**Extracted text**

********************

= Society of Ozark Painters =

The Society of Ozark Painters was an American artists' organization founded in 1914, dedicated to painting the landscapes of the Ozark Mountains. The Society brought together painters from Chicago, Illinois and St. Louis, Missouri who were drawn to the region's distinctive atmospheric features, rolling forested hills, and rural character. It was one of several, regional art colonies established in the United States during the early 20th century, as American painters sought subjects beyond established artist communities such as Brown County, Indiana and the Hudson River Valley.

== Founding ==
The Society was co-founded in 1914 by five painters: Carl R. Krafft and Rudolph F. Ingerle of Chicago, and Frank Nuderscher, Oscar E. Berninghaus, and Carl Gustave Waldeck of St. Louis.

Krafft and Ingerle had first visited the Ozarks in 1913, searching for new subjects after establishing careers in Chicago's commercial and fine arts industries, and painting together in Brown County, Indiana. Nuderscher had discovered the Ozarks sometime after 1910, finding that his tonalistic approach to depicting atmospheric haze translated naturally to the region's misty hills and valleys. Oscar E. Berninghaus, already an established St. Louis painter and later a founding member of the Taos Society of Artists, brought additional prominence to the Society's group of founders.

== Activities and exhibitions ==
Members of the Society used Arcadia, Missouri as their primary painting base, with Krafft maintaining studios in both Hollister and Arcadia, traveling between them and his Chicago home throughout the 1910s and 1920s. Frank Nuderscher also purchased a house in Arcadia, where he and his family spent much of the 1920s, and later founded the Ozark School of Art there. The region around Arcadia and along the Gasconade River was a recurring subject in the Society members' paintings.

Springfield, Missouri served as the Society's primary exhibition city. In 1914, the year of the Society's founding, Krafft exhibited at both the Taneycomo Club and the Springfield Club in Missouri — the latter representing the Society's first documented Missouri exhibition. Krafft also founded the Municipal Art League in Springfield, further cementing the city's role as the Society's civic hub.

********************

**Complete the following**
[a] Translate this sentence from the Society of Ozark Painters article into Spanish: "Springfield, Missouri served as the Society's primary exhibition city."
[b] Rewrite everything in the Society of Ozark Painters article from "The Society of" down to "Hudson River Valley.", swapping "rural" for "pastoral".

**The data**
********************

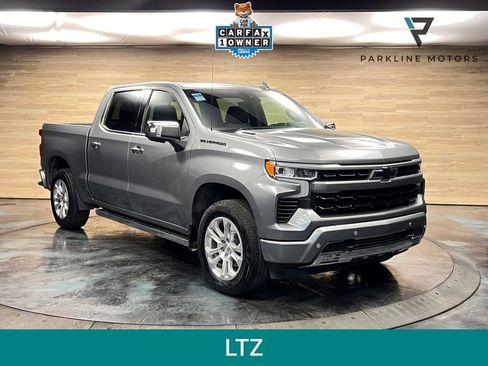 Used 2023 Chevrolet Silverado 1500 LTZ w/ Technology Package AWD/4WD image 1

********************

**Solutions to each task**
[a] Springfield, Misuri, fue la principal ciudad de exposiciones de la Sociedad.

[b]
The Society of Ozark Painters was an American artists' organization founded in 1914, dedicated to painting the landscapes of the Ozark Mountains. The Society brought together painters from Chicago, Illinois and St. Louis, Missouri who were drawn to the region's distinctive atmospheric features, rolling forested hills, and pastoral character. It was one of several, regional art colonies established in the United States during the early 20th century, as American painters sought subjects beyond established artist communities such as Brown County, Indiana and the Hudson River Valley.